Contratos de compositores: lições dos Prêmios de Trilhas Sonoras
Desafios dos Compositores no Mercado Audiovisual em Debate
Durante os Dias da Música do World Soundtrack Awards, um dos principais eventos voltados para compositores de trilhas sonoras, o foco foi a negociação de contratos justos.
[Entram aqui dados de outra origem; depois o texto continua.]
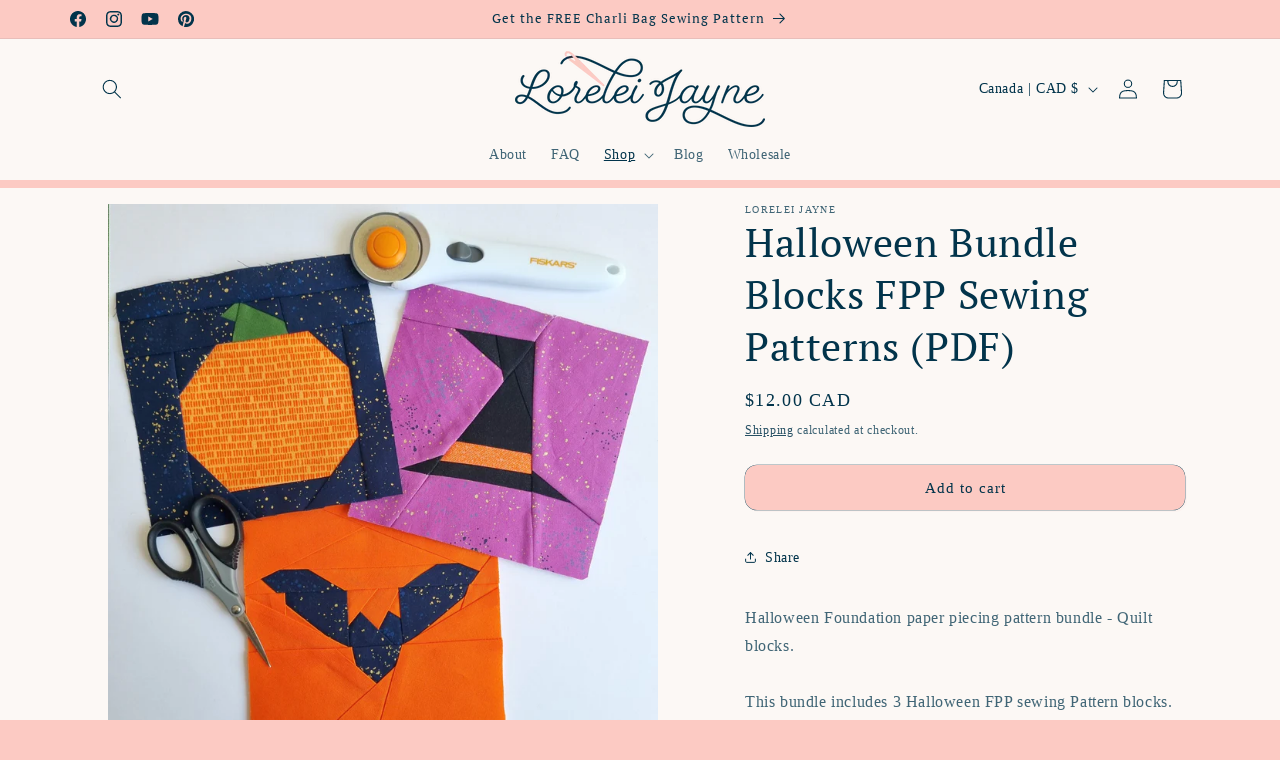

--- FILE ---
content_type: text/html; charset=UTF-8
request_url: https://www.stilyoapps.com/reconvert/reconvert_script_tags.php?shop=lorelei-jayne.myshopify.com&store_client_id=NWM0NTViMDI3NWMwMjgzYTU3MWY5OWMxZmJkYmNjMDMuZmQ2YmU1NjUwZmEwODY4OTlhMTY1NDVmNTIxZjA1ZDg%3D
body_size: -11
content:
{"result":"success","security_token":"$2y$10$KbfD6zy3pLgiJOHd4LMM1.PnSQOiv6JdRP0YAsO0zr0ric1hzak7W"}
O painel de encerramento do programa da indústria explorou as contradições e complexidades dos direitos autorais e das aquisições no cenário da música para o cinema.
Realizado em parceria com a Aliança Europeia de Compositores e Autores (ECSA), a discussão teve como base o relatório “Contratos de Compositores Audiovisuais: Práticas Atuais, Desafios e Recomendações”. O documento destaca a crescente precarização da profissão, alertando que “o segredo em torno das práticas contratuais, aliado à falta de orientação legal ou contratual abrangente”, torna os criadores vulneráveis.
Desafios no Mercado Audiovisual
O relatório da ECSA menciona que a situação se agrava devido à concentração do mercado audiovisual na Europa e ao aumento das plataformas de streaming não europeias. Isso fez com que muitos compositores se vejam “negociando no escuro”, muitas vezes aceitando pagamentos únicos irrisórios e renunciando a royalties. Aqueles que se recusam a aceitar tais contratos correm o risco de serem blacklistados.
O painel contou com a presença de importantes figuras do setor, como Sarah Glennane, CEO da Guilda de Compositores de Cinema da Irlanda; Valerie Dobbelaere, fundadora da agência Strike a Score; Harriet Moss, diretora de direitos comerciais da Faber Music; Johan van der Voet, compositor midiático e especialista em direitos autorais; e Aisling Brouwer, compositora holandesa-irlandesa.
Principais Conclusões do Painel
1. **Conhecimento em Direitos Musicais**: Glennane enfatizou a importância de entender os direitos criativos no setor. “Se você tem um contrato, ele deve ser por escrito e compreendido”, alertou.
2. **Cuidado com os Contratos de Buyout**: Esses contratos geralmente exigem que o compositor abdique de todos os direitos em troca de um único pagamento. Um estudo mostrou que 53% dos membros enfrentaram tais contratos, levantando preocupações sobre a remuneração justa.
3. **Produção Não É Publicação**: Os compositores devem se atentar ao conceito de “pseudo-publicação”, onde casas produtivas exigem que os compositores renunciem ou reduzam seus direitos editoriais sem cumprir as obrigações legais de publicação.
4. **Questões de Direitos Autorais na Era da IA**: A discussão sobre o impacto da inteligência artificial na composição musical ainda causa polêmica. Moss mencionou como gerencia um pequeno catálogo de direitos autorais, destacando a importância de proteger as obras dos compositores.
5. **Importância da Cláusula de Kill Fee**: Uma das principais recomendações do painel foi a inclusão de uma cláusula de kill fee nos contratos, que garante compensação caso o projeto não avance por motivos criativos.
O Futuro dos Compositores no Cinema
Conforme os compositores se unem para defender seus direitos, o debate sobre práticas contratuais justas e sustentáveis se torna cada vez mais relevante. Com o cenário em constante mudança, é essencial que os profissionais do ramo estejam bem informados e preparados para negociar com segurança e equilíbrio. A proteção dos direitos autorais e a busca por condições mais justas são fundamentais para garantir um futuro mais robusto e sustentável para a música no cinema.